# DATASET RECORDS start

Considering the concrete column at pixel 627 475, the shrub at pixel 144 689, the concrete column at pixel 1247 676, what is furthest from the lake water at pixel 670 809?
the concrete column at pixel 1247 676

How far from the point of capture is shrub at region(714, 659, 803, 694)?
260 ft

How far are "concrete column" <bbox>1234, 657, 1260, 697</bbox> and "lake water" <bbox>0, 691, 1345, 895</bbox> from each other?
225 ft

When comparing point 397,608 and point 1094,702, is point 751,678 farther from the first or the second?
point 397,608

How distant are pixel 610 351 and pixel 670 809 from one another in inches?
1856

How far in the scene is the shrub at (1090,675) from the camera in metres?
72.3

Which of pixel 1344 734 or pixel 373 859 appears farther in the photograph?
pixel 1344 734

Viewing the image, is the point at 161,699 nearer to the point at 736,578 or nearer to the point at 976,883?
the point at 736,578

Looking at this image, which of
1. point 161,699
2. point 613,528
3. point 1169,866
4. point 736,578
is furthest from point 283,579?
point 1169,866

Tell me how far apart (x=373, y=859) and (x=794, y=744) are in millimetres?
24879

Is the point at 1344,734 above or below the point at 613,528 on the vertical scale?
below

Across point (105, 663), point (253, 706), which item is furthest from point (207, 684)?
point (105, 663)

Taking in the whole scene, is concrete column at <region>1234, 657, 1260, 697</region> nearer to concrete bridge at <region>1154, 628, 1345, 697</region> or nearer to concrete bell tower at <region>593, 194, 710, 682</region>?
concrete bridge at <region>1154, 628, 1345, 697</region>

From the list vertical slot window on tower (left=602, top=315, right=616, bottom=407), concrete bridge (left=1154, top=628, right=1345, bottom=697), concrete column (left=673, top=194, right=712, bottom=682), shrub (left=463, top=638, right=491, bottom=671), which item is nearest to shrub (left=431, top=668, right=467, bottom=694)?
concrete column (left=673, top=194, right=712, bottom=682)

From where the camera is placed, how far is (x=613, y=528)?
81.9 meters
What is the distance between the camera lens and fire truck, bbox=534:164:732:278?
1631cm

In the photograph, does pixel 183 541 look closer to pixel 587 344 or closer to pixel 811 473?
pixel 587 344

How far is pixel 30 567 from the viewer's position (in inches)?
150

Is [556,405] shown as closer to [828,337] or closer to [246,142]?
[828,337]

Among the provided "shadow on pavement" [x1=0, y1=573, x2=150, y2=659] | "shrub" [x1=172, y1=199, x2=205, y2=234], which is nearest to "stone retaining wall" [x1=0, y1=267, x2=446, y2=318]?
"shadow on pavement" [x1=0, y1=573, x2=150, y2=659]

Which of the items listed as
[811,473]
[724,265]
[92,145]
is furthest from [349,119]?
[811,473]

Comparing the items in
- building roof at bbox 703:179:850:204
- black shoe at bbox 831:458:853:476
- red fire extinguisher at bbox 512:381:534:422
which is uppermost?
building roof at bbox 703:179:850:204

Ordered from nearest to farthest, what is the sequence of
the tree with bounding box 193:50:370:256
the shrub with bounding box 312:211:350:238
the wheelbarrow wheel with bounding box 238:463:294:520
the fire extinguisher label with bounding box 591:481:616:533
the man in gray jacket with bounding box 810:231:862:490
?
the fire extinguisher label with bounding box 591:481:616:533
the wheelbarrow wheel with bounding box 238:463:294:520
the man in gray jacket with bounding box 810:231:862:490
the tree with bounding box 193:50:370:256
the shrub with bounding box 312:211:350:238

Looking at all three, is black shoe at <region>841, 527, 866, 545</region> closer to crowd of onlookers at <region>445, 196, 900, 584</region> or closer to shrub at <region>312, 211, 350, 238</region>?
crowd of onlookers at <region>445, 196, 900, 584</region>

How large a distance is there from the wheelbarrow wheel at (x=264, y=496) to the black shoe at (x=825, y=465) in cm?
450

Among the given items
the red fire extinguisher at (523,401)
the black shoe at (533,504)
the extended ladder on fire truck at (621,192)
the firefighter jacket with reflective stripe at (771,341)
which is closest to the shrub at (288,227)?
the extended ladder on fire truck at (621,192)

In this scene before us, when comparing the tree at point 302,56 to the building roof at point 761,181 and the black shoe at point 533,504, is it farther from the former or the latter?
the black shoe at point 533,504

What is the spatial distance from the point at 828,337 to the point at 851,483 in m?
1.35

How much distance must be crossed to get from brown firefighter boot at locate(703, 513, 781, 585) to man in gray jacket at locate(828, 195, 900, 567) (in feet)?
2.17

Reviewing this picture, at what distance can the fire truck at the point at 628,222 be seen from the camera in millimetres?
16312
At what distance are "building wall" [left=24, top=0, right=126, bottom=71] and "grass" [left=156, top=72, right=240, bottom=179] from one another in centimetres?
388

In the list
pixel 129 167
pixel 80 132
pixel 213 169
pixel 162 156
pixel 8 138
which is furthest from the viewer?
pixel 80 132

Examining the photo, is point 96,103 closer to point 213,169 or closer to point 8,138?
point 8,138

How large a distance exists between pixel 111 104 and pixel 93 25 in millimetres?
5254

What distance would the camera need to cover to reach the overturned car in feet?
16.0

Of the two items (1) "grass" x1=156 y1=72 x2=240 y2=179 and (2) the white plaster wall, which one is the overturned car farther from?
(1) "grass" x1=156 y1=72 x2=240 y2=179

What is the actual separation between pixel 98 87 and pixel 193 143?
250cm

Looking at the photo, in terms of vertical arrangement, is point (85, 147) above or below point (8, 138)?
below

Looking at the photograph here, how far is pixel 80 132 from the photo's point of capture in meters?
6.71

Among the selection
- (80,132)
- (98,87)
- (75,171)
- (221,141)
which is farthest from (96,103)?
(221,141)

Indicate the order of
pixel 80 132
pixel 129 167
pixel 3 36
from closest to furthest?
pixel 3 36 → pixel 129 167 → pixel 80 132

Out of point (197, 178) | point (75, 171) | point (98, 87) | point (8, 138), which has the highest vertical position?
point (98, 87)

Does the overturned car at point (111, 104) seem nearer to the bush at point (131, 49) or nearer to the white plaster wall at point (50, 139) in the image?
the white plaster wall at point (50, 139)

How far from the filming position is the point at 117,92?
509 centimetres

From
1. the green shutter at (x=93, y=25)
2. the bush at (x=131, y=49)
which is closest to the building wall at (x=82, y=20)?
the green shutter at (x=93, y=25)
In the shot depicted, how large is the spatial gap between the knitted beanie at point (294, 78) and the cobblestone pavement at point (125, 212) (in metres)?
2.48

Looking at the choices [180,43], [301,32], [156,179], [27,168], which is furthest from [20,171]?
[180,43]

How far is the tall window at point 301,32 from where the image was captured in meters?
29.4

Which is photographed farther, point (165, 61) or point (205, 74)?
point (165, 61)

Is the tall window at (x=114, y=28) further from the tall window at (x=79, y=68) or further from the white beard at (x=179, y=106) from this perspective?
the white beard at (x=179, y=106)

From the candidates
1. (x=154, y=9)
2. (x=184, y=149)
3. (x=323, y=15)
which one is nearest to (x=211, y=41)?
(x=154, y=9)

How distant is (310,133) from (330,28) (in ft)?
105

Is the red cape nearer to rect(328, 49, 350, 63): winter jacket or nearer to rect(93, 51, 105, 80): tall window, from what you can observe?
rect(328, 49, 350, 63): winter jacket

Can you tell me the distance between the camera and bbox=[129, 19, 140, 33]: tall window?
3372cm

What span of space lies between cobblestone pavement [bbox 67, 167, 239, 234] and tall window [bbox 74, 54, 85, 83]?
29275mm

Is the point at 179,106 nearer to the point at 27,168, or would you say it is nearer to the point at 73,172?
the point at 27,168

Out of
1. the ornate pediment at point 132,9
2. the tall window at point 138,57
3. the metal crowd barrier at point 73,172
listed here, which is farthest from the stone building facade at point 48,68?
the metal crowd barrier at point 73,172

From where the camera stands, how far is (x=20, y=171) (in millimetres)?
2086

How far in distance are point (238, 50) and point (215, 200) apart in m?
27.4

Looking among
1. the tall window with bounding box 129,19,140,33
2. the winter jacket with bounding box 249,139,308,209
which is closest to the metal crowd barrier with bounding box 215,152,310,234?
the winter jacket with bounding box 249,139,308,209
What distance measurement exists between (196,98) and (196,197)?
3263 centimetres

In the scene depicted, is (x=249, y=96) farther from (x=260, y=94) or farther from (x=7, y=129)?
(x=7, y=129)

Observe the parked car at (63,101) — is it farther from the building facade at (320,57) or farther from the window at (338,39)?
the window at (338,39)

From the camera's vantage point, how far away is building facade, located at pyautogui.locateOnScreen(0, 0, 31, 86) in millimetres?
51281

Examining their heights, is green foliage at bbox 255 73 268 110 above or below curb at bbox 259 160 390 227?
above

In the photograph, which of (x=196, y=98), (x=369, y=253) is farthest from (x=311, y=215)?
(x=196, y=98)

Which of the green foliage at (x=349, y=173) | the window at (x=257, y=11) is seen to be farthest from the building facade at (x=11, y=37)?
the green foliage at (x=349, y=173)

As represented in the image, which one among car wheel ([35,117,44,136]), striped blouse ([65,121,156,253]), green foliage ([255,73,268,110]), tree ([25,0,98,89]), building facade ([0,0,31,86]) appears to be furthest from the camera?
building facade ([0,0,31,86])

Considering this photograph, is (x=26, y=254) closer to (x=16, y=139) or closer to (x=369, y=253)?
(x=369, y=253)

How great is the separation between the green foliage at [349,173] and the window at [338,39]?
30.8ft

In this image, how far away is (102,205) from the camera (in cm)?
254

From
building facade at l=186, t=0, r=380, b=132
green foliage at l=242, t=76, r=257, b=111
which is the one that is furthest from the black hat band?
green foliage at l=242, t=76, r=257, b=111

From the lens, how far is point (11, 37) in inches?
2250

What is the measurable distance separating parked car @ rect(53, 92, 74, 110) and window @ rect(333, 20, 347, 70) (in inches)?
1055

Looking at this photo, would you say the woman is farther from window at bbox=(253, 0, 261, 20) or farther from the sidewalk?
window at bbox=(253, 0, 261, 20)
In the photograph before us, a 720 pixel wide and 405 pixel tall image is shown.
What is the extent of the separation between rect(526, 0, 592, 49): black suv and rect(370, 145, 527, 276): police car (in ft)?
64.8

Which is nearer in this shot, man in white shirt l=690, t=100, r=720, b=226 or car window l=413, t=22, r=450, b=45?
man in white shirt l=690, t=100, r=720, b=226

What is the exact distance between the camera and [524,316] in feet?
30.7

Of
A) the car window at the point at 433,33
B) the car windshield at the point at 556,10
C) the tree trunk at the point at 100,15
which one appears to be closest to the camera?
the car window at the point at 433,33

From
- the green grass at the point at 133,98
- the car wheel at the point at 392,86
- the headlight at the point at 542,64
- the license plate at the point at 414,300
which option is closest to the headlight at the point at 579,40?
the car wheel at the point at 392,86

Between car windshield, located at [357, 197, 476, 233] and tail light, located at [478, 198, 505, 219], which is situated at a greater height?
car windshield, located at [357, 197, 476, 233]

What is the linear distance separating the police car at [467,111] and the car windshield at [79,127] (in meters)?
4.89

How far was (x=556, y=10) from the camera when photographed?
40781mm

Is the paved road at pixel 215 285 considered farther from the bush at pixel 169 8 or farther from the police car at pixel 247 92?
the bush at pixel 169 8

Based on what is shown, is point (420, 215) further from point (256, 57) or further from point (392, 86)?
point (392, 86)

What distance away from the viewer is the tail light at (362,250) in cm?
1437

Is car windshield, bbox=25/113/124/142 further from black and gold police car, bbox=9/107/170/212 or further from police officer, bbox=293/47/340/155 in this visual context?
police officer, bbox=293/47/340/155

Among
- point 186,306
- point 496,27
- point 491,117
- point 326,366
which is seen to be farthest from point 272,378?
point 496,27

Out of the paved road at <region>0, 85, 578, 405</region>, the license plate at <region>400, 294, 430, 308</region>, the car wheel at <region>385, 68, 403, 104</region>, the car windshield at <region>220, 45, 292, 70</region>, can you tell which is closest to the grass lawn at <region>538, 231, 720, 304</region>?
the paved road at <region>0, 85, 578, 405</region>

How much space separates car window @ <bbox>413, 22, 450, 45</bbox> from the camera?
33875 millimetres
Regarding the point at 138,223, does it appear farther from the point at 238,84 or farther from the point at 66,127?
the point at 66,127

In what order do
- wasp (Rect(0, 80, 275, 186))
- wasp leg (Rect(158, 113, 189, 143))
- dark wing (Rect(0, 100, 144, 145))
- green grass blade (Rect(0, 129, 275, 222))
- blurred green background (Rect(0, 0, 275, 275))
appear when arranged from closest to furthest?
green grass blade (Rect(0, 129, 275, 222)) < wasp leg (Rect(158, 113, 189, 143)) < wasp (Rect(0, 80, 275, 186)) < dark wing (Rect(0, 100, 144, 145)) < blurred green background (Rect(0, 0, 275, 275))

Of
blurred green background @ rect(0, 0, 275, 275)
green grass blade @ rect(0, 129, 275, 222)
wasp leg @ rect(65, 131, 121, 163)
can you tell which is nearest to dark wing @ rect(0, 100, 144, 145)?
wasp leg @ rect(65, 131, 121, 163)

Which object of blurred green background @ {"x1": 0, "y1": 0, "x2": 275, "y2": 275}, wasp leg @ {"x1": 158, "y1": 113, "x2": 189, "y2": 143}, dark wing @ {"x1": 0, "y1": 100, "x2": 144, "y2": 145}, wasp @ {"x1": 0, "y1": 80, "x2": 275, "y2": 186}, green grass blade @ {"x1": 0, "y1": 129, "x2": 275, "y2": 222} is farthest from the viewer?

# DATASET RECORDS end

▶ WHAT IS REQUIRED: Only the lines from the one holding "How much space" through the end of the listing should be given again, exactly and with both ends included.

▶ THE SOLUTION:
How much space separates car window @ <bbox>413, 22, 450, 45</bbox> from the camera?
33875 millimetres
Regarding the point at 138,223, does it appear farther from the point at 238,84 or farther from the point at 66,127?
the point at 66,127

In what order do
- wasp (Rect(0, 80, 275, 186))
- wasp leg (Rect(158, 113, 189, 143))
- dark wing (Rect(0, 100, 144, 145))
- green grass blade (Rect(0, 129, 275, 222))
- blurred green background (Rect(0, 0, 275, 275))
appear when arranged from closest to furthest?
green grass blade (Rect(0, 129, 275, 222)) < wasp leg (Rect(158, 113, 189, 143)) < wasp (Rect(0, 80, 275, 186)) < dark wing (Rect(0, 100, 144, 145)) < blurred green background (Rect(0, 0, 275, 275))

Of
blurred green background @ rect(0, 0, 275, 275)
green grass blade @ rect(0, 129, 275, 222)
wasp leg @ rect(65, 131, 121, 163)
can you tell which is nearest to dark wing @ rect(0, 100, 144, 145)?
wasp leg @ rect(65, 131, 121, 163)

Which object of blurred green background @ {"x1": 0, "y1": 0, "x2": 275, "y2": 275}, wasp leg @ {"x1": 158, "y1": 113, "x2": 189, "y2": 143}, dark wing @ {"x1": 0, "y1": 100, "x2": 144, "y2": 145}, wasp @ {"x1": 0, "y1": 80, "x2": 275, "y2": 186}, green grass blade @ {"x1": 0, "y1": 129, "x2": 275, "y2": 222} is farthest from the viewer?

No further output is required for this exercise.